Entries taken from a collection:
## BEGIN

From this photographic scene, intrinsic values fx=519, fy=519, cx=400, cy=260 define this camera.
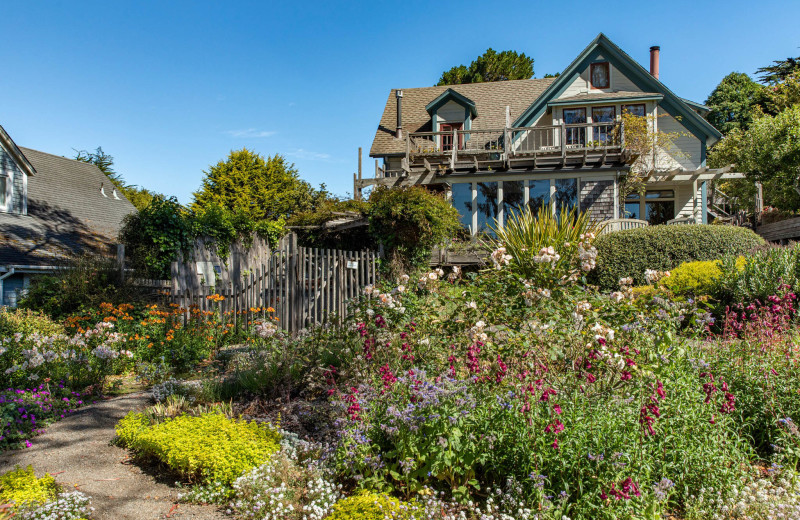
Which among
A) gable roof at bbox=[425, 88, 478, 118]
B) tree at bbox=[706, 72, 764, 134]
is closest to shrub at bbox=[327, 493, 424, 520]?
gable roof at bbox=[425, 88, 478, 118]

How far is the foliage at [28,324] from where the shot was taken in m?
8.02

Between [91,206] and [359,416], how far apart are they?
18124 mm

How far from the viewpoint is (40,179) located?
17125 millimetres

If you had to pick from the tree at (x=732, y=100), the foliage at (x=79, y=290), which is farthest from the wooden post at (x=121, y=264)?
the tree at (x=732, y=100)

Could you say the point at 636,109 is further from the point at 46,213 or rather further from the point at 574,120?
the point at 46,213

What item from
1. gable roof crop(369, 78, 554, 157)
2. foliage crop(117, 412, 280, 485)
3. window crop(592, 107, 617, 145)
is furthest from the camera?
gable roof crop(369, 78, 554, 157)

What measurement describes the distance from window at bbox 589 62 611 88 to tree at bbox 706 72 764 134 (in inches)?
646

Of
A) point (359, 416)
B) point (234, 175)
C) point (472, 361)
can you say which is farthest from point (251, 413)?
point (234, 175)

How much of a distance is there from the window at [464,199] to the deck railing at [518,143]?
1.01 metres

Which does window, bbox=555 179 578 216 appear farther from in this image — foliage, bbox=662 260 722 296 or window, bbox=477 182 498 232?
foliage, bbox=662 260 722 296

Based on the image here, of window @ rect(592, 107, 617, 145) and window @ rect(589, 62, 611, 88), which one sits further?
window @ rect(589, 62, 611, 88)

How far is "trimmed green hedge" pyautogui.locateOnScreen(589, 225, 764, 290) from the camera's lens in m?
10.2

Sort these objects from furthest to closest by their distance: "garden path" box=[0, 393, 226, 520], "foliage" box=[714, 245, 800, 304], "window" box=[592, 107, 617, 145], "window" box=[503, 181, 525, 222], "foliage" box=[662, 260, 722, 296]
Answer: "window" box=[592, 107, 617, 145] < "window" box=[503, 181, 525, 222] < "foliage" box=[662, 260, 722, 296] < "foliage" box=[714, 245, 800, 304] < "garden path" box=[0, 393, 226, 520]

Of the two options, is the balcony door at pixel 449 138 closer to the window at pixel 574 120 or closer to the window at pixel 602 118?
the window at pixel 574 120
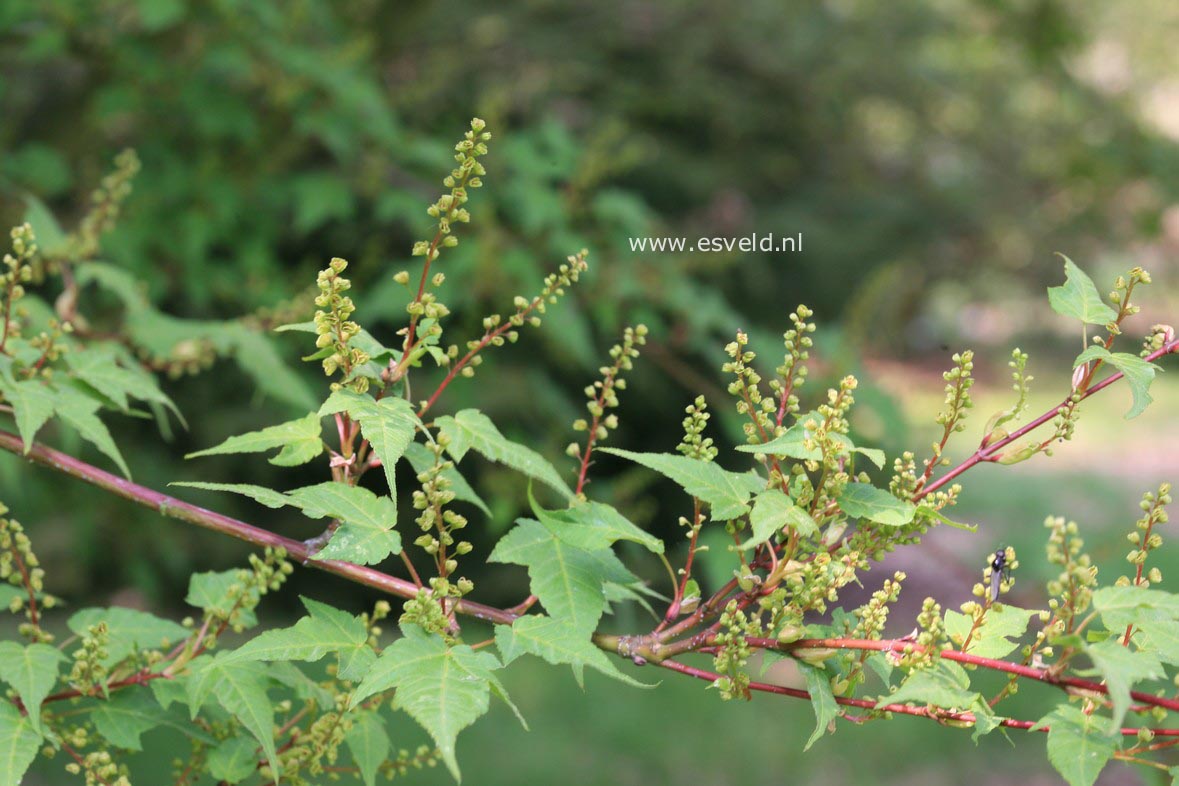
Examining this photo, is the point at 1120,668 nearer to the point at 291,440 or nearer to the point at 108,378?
the point at 291,440

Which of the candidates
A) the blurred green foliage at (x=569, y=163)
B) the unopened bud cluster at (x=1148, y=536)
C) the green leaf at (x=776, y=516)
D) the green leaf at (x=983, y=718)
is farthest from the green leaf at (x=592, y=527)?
the blurred green foliage at (x=569, y=163)

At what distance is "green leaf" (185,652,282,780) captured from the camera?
128 centimetres

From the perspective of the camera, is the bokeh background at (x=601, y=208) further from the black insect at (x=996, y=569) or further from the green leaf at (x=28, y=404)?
the green leaf at (x=28, y=404)

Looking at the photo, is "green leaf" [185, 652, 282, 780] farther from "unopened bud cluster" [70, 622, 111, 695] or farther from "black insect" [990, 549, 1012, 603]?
"black insect" [990, 549, 1012, 603]

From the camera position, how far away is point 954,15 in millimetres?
10844

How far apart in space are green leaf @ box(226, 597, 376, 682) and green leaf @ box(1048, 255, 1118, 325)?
0.88 m

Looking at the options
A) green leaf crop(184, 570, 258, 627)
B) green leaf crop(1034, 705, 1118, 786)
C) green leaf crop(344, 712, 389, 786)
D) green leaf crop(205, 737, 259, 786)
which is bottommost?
green leaf crop(205, 737, 259, 786)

## END

STATED EXERCISE:
Give as a JSON list of strings the lines from the one containing "If you had to" up to and including the one containing "1.01 metres". Use one string per line and leave out blank lines.

REPLY:
[
  "If you had to pick from the tree at (x=732, y=100), the foliage at (x=79, y=290), which is farthest from the wooden post at (x=121, y=264)?",
  "the tree at (x=732, y=100)",
  "Could you say the point at 636,109 is further from the point at 46,213 or rather further from the point at 574,120?",
  "the point at 46,213",
  "What item from",
  "1. gable roof crop(369, 78, 554, 157)",
  "2. foliage crop(117, 412, 280, 485)",
  "3. window crop(592, 107, 617, 145)",
  "is furthest from the camera?",
  "gable roof crop(369, 78, 554, 157)",
  "What measurement describes the distance from window at bbox 589 62 611 88 to tree at bbox 706 72 764 134 (in inches)?",
  "646",
  "Of",
  "A) point (359, 416)",
  "B) point (234, 175)",
  "C) point (472, 361)",
  "can you say which is farthest from point (251, 413)?",
  "point (234, 175)",
  "How much of a distance is there from the window at [464,199] to the deck railing at [518,143]?",
  "1.01 metres"
]